Das Umweltamt beabsichtigt in Kooperation mit dem GeoParkRuhrgebiet e.V. und örtlichen Sponsoren die Einrichtung eines Geopfades rund um den Kaisberg in Hagen-Vorhalle. Der Pfad besteht aus insgesamt 9 Stationen, von denen 7 Stationen im Landschaftsschutzgebiet „Kaisberg/Werdringen“ liegen sowie jeweils eine Station im Naturschutzgebiet 1.2.2.6 „Kaisbergaue“ und im geschützten Landschaftsbestanteil 1.4.2.9 „ Steinbrüche am Kaisberg“. Für diese beiden Standorte ist eine Befreiung von Verboten des Landschaftsplanes Hagen erforderlich.

 

Begründung

 

Das Umweltamt beabsichtigt in Kooperation mit dem GeoParkRuhrgebiet e.V. und örtlichen Sponsoren die Einrichtung eines Geopfades rund um den Kaisberg in Hagen-Vorhalle. Typische und z.T. herausragende Geotope sollen in diesem Rahmen der Öffentlichkeit vorgestellt werden.

Der Pfad besteht aus insgesamt 9 Stationen, von denen 7 Stationen im Landschaftsschutzgebiet „Kaisberg/Werdringen“ liegen sowie jeweils eine Station im Naturschutzgebiet 1.2.2.6 „Kaisbergaue“ und im geschützten Landschaftsbestandteil 1.4.2.9 „ Steinbrüche am Kaisberg“. Für diese beiden Standorte ist eine Befreiung von Verboten des Landschaftsplanes Hagen erforderlich für das Aufstellen der Informationstafeln (Verbot Nr. 6 für NSG und LB) sowie im Falle des Steinbruches außerdem eine Befreiung vom Betretungsverbot Nr. 29 für LB`s.

 

Der geplante Standort Nr. 4 im Naturschutzgebiet befindet sich an einem Aussichtspunkt über der Kaisbergaue. Er liegt nur wenige Meter abseits eines ausgebauten Wander- und Forstwirtschaftsweges und ist über einen kleineren Wirtschaftsweg erreichbar. Am Standort befindet sich bereits aus früheren Zeiten eine Ruhebank  sowie eine Absturzsicherung am Steilhang. Dieser Zaun muss allerdings repariert werden.

 

Der geplante Standort Nr. 3 befindet sich im geschützten Landschaftsbestandteil, einem alten  Sandsteinbruch. Die Unterschutzstellung erfolgte vor allem wegen des hier vorhandenen geowissenschaftlichen Objektes (Abdrücke fossiler Baumstämme), welches  auch den Höhepunkt des Geopfades darstellen soll.

Die ehemalige Zuwegung zum Steinbruch unmittelbar nördlich des geschützten Landschaftsbestandteiles ist als Trasse noch vorhanden, muss aber etwa ab Eintritt in das Schutzgebiet einseitig mit einer Abzäunung gesichert werden, da der Weg unmittelbar an einem sehr steilen Abhang verläuft.  Im Steinbruch selbst gibt es keine Wege.
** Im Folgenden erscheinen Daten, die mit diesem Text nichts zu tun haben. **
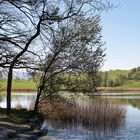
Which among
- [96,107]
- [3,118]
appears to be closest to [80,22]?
[96,107]

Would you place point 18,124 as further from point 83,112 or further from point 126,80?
point 126,80

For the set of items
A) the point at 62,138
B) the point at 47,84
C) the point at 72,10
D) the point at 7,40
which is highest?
the point at 72,10

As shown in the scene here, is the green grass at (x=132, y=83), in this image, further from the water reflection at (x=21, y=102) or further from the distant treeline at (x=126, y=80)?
the water reflection at (x=21, y=102)

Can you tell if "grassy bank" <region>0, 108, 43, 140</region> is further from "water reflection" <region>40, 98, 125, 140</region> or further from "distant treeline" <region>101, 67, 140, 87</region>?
"distant treeline" <region>101, 67, 140, 87</region>

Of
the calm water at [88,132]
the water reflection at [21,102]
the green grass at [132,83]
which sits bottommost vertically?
the calm water at [88,132]

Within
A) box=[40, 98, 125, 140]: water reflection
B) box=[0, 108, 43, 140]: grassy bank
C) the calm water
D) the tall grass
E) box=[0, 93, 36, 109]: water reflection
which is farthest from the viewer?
box=[0, 93, 36, 109]: water reflection

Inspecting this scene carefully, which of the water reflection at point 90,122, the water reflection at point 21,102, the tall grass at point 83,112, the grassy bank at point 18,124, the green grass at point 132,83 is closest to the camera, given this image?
the grassy bank at point 18,124

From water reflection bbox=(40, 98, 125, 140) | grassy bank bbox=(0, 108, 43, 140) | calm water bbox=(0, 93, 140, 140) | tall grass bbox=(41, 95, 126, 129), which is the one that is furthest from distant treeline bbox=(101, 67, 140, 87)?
grassy bank bbox=(0, 108, 43, 140)

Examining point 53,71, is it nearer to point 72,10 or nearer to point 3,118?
point 72,10

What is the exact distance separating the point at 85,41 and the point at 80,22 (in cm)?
131

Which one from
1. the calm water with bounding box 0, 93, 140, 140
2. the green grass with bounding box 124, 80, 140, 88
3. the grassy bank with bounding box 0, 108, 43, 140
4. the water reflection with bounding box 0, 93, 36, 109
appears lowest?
the calm water with bounding box 0, 93, 140, 140

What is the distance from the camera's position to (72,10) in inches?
1129

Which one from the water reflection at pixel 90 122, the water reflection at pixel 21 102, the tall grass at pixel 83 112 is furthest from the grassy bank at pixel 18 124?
the water reflection at pixel 21 102

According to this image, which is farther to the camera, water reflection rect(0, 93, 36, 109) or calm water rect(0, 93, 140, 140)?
water reflection rect(0, 93, 36, 109)
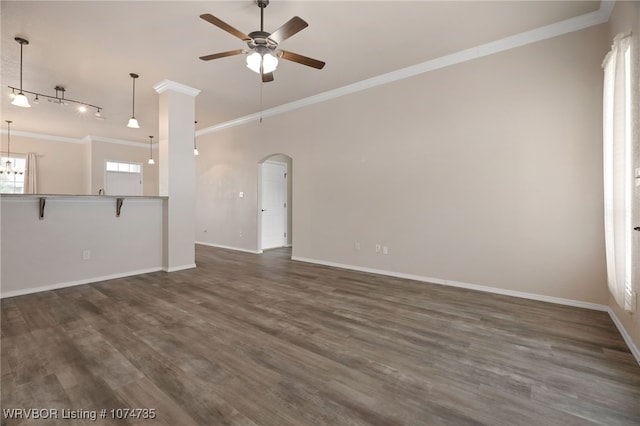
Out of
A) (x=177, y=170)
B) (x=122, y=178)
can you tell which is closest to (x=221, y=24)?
(x=177, y=170)

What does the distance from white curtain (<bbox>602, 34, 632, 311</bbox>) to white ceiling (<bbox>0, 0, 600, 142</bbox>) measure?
103 centimetres

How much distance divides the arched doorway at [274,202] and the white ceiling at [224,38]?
78.7 inches

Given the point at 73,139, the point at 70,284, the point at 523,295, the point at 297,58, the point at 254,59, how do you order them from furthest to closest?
1. the point at 73,139
2. the point at 70,284
3. the point at 523,295
4. the point at 297,58
5. the point at 254,59

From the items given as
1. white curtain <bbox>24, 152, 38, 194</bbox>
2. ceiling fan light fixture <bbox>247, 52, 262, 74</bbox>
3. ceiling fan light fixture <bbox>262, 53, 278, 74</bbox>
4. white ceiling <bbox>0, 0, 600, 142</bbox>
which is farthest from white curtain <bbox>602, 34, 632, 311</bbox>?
white curtain <bbox>24, 152, 38, 194</bbox>

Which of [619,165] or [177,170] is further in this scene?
[177,170]

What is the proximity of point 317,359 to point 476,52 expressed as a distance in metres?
4.09

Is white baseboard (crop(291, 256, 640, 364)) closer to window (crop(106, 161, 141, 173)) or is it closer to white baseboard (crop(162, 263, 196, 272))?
white baseboard (crop(162, 263, 196, 272))

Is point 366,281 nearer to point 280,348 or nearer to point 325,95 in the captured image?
point 280,348

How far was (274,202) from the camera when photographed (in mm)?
7074

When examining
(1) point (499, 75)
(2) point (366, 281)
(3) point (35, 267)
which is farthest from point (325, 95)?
(3) point (35, 267)

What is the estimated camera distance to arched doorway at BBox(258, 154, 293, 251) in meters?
6.62

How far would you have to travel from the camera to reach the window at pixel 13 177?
738cm

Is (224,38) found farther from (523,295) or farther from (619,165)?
(523,295)

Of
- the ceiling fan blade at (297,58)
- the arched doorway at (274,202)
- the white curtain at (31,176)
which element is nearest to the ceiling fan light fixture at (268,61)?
the ceiling fan blade at (297,58)
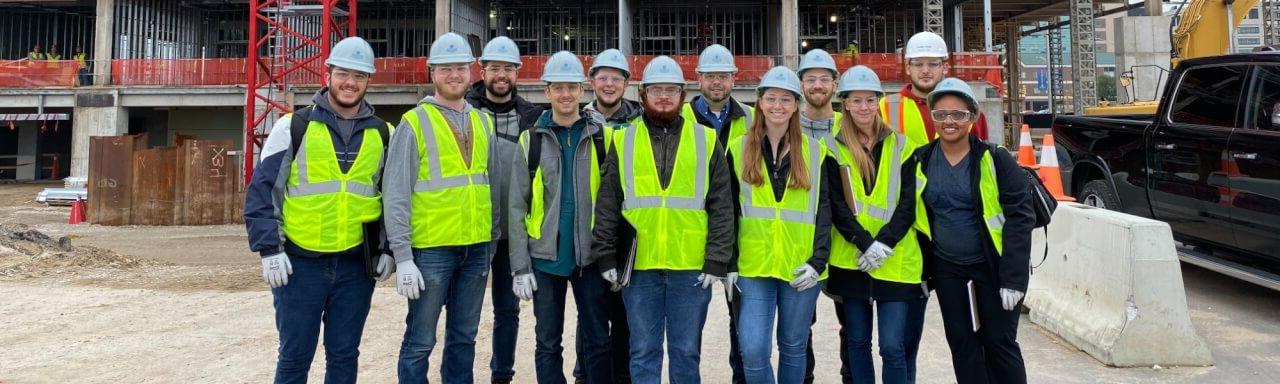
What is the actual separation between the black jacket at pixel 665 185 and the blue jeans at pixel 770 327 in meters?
0.22

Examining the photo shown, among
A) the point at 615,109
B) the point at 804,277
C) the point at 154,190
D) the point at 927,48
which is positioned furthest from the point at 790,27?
the point at 804,277

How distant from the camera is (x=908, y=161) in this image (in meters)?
3.27

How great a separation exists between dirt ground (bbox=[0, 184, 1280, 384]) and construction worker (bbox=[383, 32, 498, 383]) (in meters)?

Nach Aufgabe der Nutzung hat sich auf der Sohle flächendeckend ein  Bestand aus Laubgehölzen (mittleres Stammholz) entwickelt. Die Hinweistafel soll mit Sichtmöglichkeit auf die fossilen Abdrücke aufgestellt werden. Dazu soll ein ca. 30 m langer Pfad in das Steinbruchgelände hinein kenntlich gemacht werden (z.B. durch Totholz-Ablagen und Kennzeichnungen am Bewuchs).

 

Die untere Landschaftsbehörde beabsichtigt  für das Aufstellen der Hinweistafeln in den Schutzgebieten und die teilweise Aufhebung des Betretungsverbotes  im geschützten Landschaftsbestandteil eine Befreiung zu erteilen.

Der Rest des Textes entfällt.